The on-disk representation of a Simple File System consists of three parts:

  1. A file count: A number representing the total files contained in the file system
  2. Metadata array: Stores information about each file's name and content
  3. Payload array: Binary objects (blobs) containing the actual file contents

Each metadata entry contains offset and length information for both a file's name and content. For each file, the metadata stores four uint32_t values:

  • The offset of the file name in the payload array
  • The length of the file name
  • The offset of the file content in the payload array
  • The length of the file content

We can represent these structures using C-like syntax:

struct Blob {
uint32_t offset;
uint32_t length;
}

struct Metadata {
struct Blob file_name;
struct Blob file_content;
}

struct SimpleFileSystem {
uint32_t file_count;
struct Metadata metadata[..];
uint8_t payload[..];
}

When serializing the file system into a file, all integers are encoded as a 32-bit little-endian number. The file names are stored as null terminated strings.

QuickJS Null Termination Workaround

Due to an issue in QuickJS, JavaScript source code strings must be null-terminated. To address this requirement, ckb-js-vm automatically adds a null byte (\0) to every file without including it in the reported length value.

For example, consider this simple JavaScript code:

console.log("hi");

While the content length is 17 characters, when cast to a C-style string (const char*), an additional \0 character is appended after the final ) character. This ensures QuickJS can properly process the source code.

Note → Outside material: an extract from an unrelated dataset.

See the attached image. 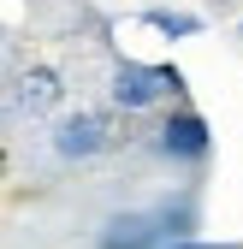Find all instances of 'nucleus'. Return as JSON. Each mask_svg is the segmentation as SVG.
<instances>
[{"mask_svg":"<svg viewBox=\"0 0 243 249\" xmlns=\"http://www.w3.org/2000/svg\"><path fill=\"white\" fill-rule=\"evenodd\" d=\"M160 95H184V71L178 66H119L113 71V107L125 113H148Z\"/></svg>","mask_w":243,"mask_h":249,"instance_id":"nucleus-1","label":"nucleus"},{"mask_svg":"<svg viewBox=\"0 0 243 249\" xmlns=\"http://www.w3.org/2000/svg\"><path fill=\"white\" fill-rule=\"evenodd\" d=\"M172 243V226L160 208H131V213H113L101 226L95 249H166Z\"/></svg>","mask_w":243,"mask_h":249,"instance_id":"nucleus-2","label":"nucleus"},{"mask_svg":"<svg viewBox=\"0 0 243 249\" xmlns=\"http://www.w3.org/2000/svg\"><path fill=\"white\" fill-rule=\"evenodd\" d=\"M113 142V119L107 113H71L53 124V154L59 160H95V154Z\"/></svg>","mask_w":243,"mask_h":249,"instance_id":"nucleus-3","label":"nucleus"},{"mask_svg":"<svg viewBox=\"0 0 243 249\" xmlns=\"http://www.w3.org/2000/svg\"><path fill=\"white\" fill-rule=\"evenodd\" d=\"M155 148L166 154V160H208V148H214V131H208L202 113H172L160 131H155Z\"/></svg>","mask_w":243,"mask_h":249,"instance_id":"nucleus-4","label":"nucleus"},{"mask_svg":"<svg viewBox=\"0 0 243 249\" xmlns=\"http://www.w3.org/2000/svg\"><path fill=\"white\" fill-rule=\"evenodd\" d=\"M12 101H18V113H53L59 101H66V83H59V71L53 66H30V71H18V89H12Z\"/></svg>","mask_w":243,"mask_h":249,"instance_id":"nucleus-5","label":"nucleus"},{"mask_svg":"<svg viewBox=\"0 0 243 249\" xmlns=\"http://www.w3.org/2000/svg\"><path fill=\"white\" fill-rule=\"evenodd\" d=\"M142 24H148V30H160V36H196V30H202V18H190V12H166V6L142 12Z\"/></svg>","mask_w":243,"mask_h":249,"instance_id":"nucleus-6","label":"nucleus"},{"mask_svg":"<svg viewBox=\"0 0 243 249\" xmlns=\"http://www.w3.org/2000/svg\"><path fill=\"white\" fill-rule=\"evenodd\" d=\"M166 249H237V243H190L184 237V243H166Z\"/></svg>","mask_w":243,"mask_h":249,"instance_id":"nucleus-7","label":"nucleus"}]
</instances>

Using init.bc/init.js Files

The ckb-js-vm supports special initialization files named init.bc or init.js that are loaded and executed before index.bc or index.js. This feature helps solve issues related to JavaScript module hoisting.

Consider this example code:

import * as bindings from "@ckb-js-std/bindings";
bindings.mount(2, bindings.SOURCE_CELL_DEP, "/");
import * as module from "./fib_module.js";

Due to JavaScript's hoisting behavior, import statements are processed before other code executes. The code effectively becomes:

import * as bindings from "@ckb-js-std/bindings";
import * as module from "./fib_module.js";

bindings.mount(2, bindings.SOURCE_CELL_DEP, "/");

This will fail because the import attempts to access ./fib_module.js before the file system is mounted. To solve this problem, place the bindings.mount statement in an init.bc or init.js file, which will execute before any imports are processed in the main file.

Injecting Functions

During development, functions like loadScript are commonly used. Most projects will import the dependency @ckb-js-std/bindings. However, this module does not provide actual implementations of these functions — it's only intended for type checking and IDE code hints.

You can refer to Examples/call-syscalls, which contains a JS script that can be executed directly inside the JS-VM:

import { loadScript } from "@ckb-js-std/bindings";
console.log(loadScript);
console.log(new Uint8Array(loadScript(0, 8)));
console.log("End");

output:

Script log: Run from file, local access enabled. For Testing only.
Script log: function loadScript() {
[native code]
}
Script log: 53,0,0,0,16,0,0,0
Script log: End
Run result: 0
All cycles: 3738804(3.6M)

In this example, @ckb-js-std/bindings is imported directly. Internally, this module is registered within the C code of the JS-VM using JS_NewCModule in qjs.c. The actual implementations are placed in ckb_module.c.

If developers have specific needs, they can inject custom functions in a similar way. However, we generally do not recommend this approach:

  • You would need to publish (i.e., deploy on-chain) the modified JS-VM, which consumes a significant amount of CKB and does not bring substantial performance benefits.
  • If you're modifying C code anyway, it's often better to use spawn or even exec as alternative solutions.